Des propositions de réforme dont la conception même est erronée

Qu’est-ce qui ne va pas ? La pension de retraite est conçue comme la contrepartie de versements de cotisations à une « caisse ». La loi s’appuie sur cette idée : la pension de retraite est dite « contributive », dans un système par points, si elle est accordée en raison et en proportion des cotisations versées à la caisse. Or ces sommes servent en fait à payer les pensions des personnes retraitées : elles ne se dédoublent pas miraculeusement de telle façon qu’un euro versé à la caisse permette à la fois de verser un euro à un retraité actuel et de mettre un euro de côté pour la future pension du cotisant.

Le fonctionnement réel des retraites dites « par répartition »

Le rapport de mes éminents collègues va donc déboucher, en matière de retraites, sur des propositions de réforme dépourvues de bon sens économique. Ce bon sens, c’est la petite phrase prononcée par Alfred Sauvy voici environ un demi-siècle : « nous ne préparons pas nos retraites par nos cotisations, mais par nos enfants ». Nos cotisations sont illico reversées aux retraités : elles ne sont pas investies, si bien que le législateur commet une erreur conceptuelle monumentale en les prenant pour base de l’attribution des points qui représentent les droits à pension future dans les systèmes de certains pays et dans le projet Delevoye pour ce qui est de la France.

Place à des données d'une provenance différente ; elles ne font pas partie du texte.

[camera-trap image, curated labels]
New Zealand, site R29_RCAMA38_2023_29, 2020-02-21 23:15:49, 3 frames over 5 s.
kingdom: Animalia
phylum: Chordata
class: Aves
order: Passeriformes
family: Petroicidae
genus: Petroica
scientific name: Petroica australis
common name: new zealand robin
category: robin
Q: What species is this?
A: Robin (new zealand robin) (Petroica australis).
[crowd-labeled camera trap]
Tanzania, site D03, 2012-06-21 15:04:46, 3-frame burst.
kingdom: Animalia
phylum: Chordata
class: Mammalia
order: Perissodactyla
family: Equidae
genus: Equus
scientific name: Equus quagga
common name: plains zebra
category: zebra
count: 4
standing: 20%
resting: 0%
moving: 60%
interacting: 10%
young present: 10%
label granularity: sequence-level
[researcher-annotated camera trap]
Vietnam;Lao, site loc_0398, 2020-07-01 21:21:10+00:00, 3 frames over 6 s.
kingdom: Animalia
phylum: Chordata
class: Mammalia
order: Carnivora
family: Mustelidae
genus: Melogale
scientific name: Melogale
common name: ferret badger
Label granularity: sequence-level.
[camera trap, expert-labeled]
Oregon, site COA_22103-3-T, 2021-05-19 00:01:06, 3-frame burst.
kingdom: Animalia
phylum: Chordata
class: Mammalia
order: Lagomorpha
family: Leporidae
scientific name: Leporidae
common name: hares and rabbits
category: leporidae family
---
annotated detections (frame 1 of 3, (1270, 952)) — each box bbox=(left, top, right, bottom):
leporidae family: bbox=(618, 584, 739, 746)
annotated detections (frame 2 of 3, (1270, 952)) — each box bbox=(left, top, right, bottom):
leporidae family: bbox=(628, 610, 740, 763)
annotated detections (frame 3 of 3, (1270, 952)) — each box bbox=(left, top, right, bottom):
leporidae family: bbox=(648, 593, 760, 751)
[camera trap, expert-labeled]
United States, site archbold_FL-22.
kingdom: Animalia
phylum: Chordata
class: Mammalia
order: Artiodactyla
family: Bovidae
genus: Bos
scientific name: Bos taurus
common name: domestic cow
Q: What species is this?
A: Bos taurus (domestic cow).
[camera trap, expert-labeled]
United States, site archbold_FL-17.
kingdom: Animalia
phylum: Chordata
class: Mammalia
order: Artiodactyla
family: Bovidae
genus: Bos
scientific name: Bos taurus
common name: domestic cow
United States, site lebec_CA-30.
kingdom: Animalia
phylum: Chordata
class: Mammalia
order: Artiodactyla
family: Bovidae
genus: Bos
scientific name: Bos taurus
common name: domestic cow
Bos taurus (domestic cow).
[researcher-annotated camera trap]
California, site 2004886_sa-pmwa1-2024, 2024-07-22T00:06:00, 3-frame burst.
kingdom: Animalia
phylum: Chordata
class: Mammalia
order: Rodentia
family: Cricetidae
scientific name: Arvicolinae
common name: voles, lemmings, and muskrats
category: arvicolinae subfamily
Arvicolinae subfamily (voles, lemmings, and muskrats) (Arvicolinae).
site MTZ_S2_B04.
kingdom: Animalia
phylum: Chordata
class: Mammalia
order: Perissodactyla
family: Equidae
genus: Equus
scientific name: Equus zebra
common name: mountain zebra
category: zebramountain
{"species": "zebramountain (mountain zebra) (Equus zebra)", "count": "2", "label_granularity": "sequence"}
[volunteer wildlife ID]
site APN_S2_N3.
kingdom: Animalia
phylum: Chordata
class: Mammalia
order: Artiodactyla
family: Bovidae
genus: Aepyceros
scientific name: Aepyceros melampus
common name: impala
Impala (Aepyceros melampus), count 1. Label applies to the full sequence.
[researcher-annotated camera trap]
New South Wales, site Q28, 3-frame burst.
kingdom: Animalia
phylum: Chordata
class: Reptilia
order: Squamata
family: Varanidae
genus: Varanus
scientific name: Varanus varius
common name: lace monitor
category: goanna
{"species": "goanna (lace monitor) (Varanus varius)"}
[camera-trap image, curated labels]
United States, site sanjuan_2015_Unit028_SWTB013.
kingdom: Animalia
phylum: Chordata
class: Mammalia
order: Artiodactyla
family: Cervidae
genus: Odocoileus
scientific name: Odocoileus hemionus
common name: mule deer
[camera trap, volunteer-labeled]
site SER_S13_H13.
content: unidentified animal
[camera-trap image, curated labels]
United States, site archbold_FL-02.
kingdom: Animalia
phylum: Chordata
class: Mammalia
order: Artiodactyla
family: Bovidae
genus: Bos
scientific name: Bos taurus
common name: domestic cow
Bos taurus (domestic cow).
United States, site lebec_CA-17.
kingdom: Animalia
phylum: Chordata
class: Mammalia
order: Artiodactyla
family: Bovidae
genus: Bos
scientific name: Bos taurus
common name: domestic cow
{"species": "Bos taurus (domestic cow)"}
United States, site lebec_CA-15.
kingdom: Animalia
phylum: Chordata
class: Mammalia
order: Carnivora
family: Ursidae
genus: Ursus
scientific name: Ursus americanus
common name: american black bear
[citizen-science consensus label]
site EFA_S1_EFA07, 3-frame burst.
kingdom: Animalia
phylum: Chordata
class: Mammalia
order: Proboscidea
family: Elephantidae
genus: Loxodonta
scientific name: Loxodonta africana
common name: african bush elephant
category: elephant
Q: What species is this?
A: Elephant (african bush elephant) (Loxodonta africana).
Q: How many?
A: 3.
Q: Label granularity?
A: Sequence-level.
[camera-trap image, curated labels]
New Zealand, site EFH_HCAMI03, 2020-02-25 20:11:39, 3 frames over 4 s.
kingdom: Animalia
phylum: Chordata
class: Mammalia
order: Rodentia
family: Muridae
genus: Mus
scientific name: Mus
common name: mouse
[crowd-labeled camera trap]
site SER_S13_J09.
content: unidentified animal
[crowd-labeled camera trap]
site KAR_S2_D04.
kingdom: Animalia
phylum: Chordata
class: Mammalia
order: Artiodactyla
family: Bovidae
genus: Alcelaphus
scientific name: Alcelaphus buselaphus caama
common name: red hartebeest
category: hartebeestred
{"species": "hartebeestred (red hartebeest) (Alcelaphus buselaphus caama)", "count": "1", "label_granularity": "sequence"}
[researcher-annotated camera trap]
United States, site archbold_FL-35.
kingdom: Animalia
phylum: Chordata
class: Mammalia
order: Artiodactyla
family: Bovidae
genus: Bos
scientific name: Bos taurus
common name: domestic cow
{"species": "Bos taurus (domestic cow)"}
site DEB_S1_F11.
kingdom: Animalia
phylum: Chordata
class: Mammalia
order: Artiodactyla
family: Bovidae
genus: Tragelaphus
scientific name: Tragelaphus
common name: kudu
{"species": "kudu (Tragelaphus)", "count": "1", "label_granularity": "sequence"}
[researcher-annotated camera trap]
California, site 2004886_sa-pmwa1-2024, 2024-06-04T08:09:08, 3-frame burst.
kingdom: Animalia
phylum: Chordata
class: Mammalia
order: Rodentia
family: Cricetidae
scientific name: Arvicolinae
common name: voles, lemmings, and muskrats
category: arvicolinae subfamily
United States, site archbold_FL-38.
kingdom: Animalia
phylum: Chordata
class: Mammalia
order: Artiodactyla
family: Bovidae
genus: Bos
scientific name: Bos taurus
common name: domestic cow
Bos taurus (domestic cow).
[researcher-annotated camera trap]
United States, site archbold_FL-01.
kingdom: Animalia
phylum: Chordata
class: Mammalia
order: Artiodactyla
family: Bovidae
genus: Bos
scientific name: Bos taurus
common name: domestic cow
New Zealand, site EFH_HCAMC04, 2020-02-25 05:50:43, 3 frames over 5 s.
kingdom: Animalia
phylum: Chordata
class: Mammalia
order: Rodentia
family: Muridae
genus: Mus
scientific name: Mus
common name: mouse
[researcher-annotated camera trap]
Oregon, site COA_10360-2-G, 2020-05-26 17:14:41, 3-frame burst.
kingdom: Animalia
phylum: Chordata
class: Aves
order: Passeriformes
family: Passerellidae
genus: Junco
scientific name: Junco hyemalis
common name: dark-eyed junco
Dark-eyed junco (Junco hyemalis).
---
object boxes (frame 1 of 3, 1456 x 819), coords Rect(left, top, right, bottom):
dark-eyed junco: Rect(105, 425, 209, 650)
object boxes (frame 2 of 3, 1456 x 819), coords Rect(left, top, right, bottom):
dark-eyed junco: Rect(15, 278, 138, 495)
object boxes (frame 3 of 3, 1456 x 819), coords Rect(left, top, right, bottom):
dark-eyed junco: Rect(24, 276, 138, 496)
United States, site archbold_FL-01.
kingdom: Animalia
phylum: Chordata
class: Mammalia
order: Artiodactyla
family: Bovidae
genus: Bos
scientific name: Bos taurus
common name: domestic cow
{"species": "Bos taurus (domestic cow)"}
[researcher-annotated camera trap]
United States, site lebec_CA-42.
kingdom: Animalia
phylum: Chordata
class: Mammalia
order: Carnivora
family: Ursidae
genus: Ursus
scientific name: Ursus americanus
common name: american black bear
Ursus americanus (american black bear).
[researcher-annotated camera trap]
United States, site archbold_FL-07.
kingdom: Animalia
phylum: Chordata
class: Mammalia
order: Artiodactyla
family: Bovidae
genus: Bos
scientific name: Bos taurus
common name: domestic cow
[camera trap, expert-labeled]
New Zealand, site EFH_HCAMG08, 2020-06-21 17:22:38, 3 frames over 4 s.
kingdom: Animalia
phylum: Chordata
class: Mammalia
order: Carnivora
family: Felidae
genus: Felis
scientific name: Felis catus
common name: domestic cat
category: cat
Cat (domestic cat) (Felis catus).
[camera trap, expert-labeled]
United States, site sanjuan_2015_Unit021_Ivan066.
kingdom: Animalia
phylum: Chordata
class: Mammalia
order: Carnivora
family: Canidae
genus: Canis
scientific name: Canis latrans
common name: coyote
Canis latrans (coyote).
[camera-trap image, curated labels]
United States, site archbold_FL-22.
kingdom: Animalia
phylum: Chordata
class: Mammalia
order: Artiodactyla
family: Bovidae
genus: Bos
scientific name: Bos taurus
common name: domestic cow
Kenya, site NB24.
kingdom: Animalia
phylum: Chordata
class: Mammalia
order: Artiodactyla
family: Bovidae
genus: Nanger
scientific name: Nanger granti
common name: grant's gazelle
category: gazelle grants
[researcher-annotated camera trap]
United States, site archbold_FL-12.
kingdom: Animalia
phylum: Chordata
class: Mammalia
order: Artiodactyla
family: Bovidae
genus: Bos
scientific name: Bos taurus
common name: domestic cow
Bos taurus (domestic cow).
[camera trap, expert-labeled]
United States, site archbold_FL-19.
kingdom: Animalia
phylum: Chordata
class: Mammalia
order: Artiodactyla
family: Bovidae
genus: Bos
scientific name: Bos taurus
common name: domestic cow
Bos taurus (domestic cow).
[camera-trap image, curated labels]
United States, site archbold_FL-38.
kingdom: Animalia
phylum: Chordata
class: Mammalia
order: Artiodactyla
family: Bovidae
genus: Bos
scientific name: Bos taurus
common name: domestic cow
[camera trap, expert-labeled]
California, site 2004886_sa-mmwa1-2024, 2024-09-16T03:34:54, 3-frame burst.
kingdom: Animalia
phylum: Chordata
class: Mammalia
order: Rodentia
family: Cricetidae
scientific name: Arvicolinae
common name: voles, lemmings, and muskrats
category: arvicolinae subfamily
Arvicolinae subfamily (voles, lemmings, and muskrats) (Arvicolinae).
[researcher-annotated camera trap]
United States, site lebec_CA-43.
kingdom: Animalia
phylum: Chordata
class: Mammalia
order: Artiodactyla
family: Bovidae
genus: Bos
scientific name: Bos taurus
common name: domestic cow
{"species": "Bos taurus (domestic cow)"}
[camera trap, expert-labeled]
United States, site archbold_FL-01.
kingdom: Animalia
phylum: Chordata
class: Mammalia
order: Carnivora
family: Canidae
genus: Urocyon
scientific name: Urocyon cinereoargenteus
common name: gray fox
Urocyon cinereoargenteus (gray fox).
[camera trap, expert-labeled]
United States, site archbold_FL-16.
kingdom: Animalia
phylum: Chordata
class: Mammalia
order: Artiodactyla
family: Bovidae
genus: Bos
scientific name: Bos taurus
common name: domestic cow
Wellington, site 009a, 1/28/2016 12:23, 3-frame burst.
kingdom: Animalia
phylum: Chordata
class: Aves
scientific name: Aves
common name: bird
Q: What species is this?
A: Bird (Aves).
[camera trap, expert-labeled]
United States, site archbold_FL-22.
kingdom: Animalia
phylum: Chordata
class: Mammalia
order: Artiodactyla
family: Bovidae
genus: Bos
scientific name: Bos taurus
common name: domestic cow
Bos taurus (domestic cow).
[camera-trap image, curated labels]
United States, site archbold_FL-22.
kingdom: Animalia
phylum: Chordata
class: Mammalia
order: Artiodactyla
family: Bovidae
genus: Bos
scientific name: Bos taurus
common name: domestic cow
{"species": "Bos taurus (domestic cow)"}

Un grand oublié : le théorème de Sauvy

Que Blanchard et Tyrole ne signalent pas ce problème dans leur article des Echos – je ne peux rien dire concernant leur rapport lui-même, ne l’ayant pas encore entre les mains – est affligeant. Notre pays ne s’attaquera efficacement au délicat problème des retraites que si ses dirigeants finissent par comprendre le théorème de Sauvy, ce qui est nécessaire pour élaborer une législation des retraites équitable et fonctionnelle. Un système universel en points, dont Le Figaro dit qu’il est la proposition de ces deux confrères, est une bonne formule – à condition que les points soient attribués pour des participations préparant effectivement les futures pensions : l’investissement dans la jeunesse. Tant que non seulement nos hommes politiques, mais aussi nos grands économistes, n’auront pas véritablement assimilé le concept d’investissement préparant l’avenir et son application aux problèmes de retraite, nous aurons du souci à nous faire.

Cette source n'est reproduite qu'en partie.